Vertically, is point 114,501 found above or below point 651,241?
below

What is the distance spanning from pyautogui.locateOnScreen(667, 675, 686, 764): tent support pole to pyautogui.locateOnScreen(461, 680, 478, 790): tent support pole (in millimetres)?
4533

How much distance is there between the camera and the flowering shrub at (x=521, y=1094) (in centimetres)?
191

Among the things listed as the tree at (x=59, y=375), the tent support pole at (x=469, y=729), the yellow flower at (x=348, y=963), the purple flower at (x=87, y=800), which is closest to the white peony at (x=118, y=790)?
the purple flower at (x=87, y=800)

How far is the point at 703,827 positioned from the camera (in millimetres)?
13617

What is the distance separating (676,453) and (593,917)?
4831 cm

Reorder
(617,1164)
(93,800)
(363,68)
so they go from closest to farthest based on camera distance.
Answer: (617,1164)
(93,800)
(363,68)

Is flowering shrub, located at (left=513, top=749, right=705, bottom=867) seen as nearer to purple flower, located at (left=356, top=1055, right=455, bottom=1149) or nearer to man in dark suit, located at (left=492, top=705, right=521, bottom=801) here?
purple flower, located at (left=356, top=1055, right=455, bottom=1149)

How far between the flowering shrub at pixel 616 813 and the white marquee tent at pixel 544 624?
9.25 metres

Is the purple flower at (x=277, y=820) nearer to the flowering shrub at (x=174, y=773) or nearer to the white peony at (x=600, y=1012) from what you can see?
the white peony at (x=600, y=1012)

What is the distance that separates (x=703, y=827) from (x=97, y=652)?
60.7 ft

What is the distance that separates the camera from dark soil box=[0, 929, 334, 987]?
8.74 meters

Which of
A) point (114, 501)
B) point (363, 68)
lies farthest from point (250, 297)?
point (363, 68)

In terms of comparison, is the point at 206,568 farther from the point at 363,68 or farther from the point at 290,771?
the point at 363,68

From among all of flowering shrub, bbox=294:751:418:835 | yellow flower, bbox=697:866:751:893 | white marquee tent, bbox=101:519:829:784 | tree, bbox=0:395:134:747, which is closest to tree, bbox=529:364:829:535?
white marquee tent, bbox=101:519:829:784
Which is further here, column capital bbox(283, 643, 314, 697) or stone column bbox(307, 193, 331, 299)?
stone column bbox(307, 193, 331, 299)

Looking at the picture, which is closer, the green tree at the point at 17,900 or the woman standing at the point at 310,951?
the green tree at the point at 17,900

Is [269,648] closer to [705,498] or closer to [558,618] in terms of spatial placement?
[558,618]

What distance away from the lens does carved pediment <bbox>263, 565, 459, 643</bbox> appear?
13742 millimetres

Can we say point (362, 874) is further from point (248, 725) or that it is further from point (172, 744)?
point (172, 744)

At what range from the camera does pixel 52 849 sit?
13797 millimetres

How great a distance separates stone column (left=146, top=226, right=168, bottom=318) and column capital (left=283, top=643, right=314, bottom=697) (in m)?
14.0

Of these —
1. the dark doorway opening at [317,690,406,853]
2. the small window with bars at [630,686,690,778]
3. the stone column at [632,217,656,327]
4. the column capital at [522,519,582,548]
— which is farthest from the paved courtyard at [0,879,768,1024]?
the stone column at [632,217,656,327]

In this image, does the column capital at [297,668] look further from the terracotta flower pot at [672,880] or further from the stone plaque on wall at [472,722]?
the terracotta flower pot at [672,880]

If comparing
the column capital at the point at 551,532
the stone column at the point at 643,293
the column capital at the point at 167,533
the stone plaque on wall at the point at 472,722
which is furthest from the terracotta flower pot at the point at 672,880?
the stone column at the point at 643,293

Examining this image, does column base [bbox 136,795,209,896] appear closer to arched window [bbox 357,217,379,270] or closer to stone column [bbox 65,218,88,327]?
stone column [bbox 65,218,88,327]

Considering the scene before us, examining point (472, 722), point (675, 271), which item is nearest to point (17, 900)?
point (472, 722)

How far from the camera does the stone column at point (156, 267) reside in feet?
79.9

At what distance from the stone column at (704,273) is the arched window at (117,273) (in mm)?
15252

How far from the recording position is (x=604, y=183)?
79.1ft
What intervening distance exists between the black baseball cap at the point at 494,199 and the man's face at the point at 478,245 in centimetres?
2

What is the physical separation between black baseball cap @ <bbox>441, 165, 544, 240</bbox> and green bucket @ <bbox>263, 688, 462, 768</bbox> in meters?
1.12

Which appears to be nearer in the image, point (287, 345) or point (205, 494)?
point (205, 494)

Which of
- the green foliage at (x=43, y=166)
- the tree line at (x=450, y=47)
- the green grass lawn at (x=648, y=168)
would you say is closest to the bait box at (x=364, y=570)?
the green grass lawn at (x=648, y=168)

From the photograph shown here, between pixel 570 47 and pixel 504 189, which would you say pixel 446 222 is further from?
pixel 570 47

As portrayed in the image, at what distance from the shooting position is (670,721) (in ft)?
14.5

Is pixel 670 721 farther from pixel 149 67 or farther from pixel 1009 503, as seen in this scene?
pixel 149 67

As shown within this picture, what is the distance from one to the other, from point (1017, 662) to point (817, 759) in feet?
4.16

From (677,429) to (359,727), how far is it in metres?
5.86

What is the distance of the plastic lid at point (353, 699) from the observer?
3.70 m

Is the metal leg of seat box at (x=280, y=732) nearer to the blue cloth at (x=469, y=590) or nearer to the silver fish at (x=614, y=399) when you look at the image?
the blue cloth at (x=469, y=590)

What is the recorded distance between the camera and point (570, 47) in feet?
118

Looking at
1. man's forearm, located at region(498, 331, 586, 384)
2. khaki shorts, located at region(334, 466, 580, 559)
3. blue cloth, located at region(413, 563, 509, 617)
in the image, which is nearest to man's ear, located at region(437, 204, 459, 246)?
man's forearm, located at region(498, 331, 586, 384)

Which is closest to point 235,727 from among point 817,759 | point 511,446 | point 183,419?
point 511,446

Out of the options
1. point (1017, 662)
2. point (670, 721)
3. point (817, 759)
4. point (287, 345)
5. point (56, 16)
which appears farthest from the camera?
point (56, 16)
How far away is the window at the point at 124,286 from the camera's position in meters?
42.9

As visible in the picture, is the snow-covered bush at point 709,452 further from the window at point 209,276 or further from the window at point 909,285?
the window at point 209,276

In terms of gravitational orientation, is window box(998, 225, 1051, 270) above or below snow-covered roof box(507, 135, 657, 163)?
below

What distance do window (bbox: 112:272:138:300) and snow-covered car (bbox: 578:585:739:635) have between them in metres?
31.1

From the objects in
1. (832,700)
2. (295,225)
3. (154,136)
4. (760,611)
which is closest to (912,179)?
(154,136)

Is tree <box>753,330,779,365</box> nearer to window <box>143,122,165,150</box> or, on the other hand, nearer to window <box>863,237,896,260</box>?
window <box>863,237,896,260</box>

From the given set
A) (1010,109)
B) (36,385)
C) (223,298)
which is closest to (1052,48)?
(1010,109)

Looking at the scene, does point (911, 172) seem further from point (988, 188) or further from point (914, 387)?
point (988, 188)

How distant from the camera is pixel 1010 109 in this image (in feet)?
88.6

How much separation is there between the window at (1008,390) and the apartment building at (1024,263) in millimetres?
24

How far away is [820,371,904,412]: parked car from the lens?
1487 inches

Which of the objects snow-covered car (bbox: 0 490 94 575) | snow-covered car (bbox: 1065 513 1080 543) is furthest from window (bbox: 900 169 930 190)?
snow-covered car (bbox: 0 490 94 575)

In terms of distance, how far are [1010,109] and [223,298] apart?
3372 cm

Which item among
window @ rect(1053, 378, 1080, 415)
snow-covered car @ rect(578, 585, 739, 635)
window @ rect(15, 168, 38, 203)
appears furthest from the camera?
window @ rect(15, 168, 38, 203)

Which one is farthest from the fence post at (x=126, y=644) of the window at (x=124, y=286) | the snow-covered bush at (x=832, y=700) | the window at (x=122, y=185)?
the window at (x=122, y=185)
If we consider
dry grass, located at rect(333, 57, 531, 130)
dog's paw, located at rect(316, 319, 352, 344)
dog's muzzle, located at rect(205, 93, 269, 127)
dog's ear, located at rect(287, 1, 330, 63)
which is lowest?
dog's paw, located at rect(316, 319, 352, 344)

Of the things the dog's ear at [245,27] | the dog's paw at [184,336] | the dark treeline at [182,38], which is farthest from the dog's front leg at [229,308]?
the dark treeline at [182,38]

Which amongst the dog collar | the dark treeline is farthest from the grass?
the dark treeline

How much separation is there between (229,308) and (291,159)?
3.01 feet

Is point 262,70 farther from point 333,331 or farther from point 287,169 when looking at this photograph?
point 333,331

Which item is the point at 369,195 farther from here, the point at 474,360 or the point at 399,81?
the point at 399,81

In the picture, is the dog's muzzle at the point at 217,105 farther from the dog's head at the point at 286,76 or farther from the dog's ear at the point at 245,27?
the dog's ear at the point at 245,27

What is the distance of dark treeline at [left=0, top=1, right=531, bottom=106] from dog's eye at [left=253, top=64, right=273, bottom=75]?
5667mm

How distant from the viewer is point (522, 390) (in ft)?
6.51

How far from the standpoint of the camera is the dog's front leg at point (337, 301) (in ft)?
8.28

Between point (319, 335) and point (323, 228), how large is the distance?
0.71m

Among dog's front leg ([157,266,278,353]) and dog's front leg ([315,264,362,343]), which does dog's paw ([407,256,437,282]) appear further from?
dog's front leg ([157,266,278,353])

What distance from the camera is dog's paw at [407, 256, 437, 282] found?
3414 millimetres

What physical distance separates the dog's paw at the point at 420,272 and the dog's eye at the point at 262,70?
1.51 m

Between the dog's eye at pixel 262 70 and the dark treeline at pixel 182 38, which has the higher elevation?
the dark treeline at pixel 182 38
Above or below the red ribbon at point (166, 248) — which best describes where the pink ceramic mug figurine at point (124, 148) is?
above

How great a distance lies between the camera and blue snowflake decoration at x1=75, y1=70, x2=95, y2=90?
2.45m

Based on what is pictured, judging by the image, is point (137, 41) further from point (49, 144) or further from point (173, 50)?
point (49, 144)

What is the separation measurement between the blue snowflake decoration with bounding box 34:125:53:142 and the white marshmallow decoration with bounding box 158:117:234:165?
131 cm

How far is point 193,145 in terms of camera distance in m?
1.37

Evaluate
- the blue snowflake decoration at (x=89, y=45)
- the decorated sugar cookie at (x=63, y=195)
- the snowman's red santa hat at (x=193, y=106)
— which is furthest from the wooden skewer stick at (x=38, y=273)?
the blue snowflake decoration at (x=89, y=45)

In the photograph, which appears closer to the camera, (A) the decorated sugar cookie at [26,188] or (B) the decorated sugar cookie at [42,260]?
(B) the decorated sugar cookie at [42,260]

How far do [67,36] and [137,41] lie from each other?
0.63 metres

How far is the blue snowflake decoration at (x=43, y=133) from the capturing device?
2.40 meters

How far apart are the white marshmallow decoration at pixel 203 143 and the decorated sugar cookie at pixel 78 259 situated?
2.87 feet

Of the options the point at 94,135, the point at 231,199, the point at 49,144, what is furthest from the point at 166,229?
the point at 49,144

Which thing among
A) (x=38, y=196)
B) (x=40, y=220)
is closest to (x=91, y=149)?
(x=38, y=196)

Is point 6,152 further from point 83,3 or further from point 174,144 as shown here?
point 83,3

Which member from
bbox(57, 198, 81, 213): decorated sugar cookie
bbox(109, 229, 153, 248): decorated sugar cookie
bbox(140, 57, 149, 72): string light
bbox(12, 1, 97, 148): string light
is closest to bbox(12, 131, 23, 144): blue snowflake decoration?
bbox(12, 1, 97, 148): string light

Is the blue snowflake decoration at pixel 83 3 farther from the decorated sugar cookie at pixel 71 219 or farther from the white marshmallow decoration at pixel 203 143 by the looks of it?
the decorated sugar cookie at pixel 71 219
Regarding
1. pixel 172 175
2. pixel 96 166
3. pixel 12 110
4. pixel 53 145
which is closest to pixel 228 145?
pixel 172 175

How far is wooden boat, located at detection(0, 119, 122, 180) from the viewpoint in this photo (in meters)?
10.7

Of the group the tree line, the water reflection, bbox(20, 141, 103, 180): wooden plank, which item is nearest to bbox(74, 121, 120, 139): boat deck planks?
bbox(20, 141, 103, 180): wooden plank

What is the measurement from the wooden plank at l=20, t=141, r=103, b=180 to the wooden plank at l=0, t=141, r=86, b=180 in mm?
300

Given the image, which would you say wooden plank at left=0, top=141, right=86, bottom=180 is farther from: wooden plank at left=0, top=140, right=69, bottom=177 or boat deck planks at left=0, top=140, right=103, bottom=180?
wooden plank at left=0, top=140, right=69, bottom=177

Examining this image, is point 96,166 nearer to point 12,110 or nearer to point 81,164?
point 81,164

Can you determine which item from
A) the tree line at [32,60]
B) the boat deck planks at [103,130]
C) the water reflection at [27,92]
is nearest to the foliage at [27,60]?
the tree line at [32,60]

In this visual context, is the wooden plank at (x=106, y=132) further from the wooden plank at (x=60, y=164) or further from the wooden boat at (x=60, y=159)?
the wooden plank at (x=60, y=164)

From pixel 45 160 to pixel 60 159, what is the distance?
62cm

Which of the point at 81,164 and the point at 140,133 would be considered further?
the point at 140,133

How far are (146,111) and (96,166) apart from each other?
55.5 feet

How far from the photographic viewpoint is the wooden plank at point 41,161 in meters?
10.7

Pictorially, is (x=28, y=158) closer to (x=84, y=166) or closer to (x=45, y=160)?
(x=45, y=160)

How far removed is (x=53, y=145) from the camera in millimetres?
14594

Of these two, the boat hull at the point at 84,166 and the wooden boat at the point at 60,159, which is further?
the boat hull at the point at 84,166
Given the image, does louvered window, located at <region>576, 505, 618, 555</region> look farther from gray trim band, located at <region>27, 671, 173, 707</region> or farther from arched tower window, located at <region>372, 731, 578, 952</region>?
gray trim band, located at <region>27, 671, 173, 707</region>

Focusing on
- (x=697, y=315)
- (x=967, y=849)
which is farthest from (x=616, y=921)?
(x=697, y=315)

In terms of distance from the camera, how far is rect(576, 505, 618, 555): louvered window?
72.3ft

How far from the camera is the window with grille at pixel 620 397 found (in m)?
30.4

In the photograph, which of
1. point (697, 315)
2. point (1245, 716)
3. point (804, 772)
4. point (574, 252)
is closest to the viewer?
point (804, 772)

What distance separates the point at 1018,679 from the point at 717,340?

---

- [Direction]: Transcribe exactly, and only, the lines from the one bearing "From pixel 45" through the last line of the entries, counting both.

- [Final result]:
From pixel 45 160 to pixel 60 159, what is the distance?
62cm

Which of the point at 81,164 and the point at 140,133 would be considered further?
the point at 140,133

How far are (146,111) and (96,166) apart from each other?
55.5 feet

How far from the photographic viewpoint is the wooden plank at point 41,161 in meters?
10.7

Pictorially, is (x=28, y=158) closer to (x=84, y=166) or closer to (x=45, y=160)?
(x=45, y=160)

How far removed is (x=53, y=145) from the camera in millimetres?
14594

Of these two, the boat hull at the point at 84,166 and the wooden boat at the point at 60,159, which is further?
the boat hull at the point at 84,166
Given the image, does louvered window, located at <region>576, 505, 618, 555</region> look farther from gray trim band, located at <region>27, 671, 173, 707</region> or farther from arched tower window, located at <region>372, 731, 578, 952</region>?
gray trim band, located at <region>27, 671, 173, 707</region>

Focusing on
- (x=697, y=315)
- (x=967, y=849)
which is farthest from (x=616, y=921)?
(x=697, y=315)

In terms of distance from the camera, how far is rect(576, 505, 618, 555): louvered window?
72.3ft

How far from the camera is the window with grille at pixel 620 397 found (in m)?
30.4

In the photograph, which of
1. point (697, 315)
2. point (1245, 716)
3. point (804, 772)
4. point (574, 252)
is closest to the viewer?
point (804, 772)

What distance separates the point at 1018,679 from the point at 717,340?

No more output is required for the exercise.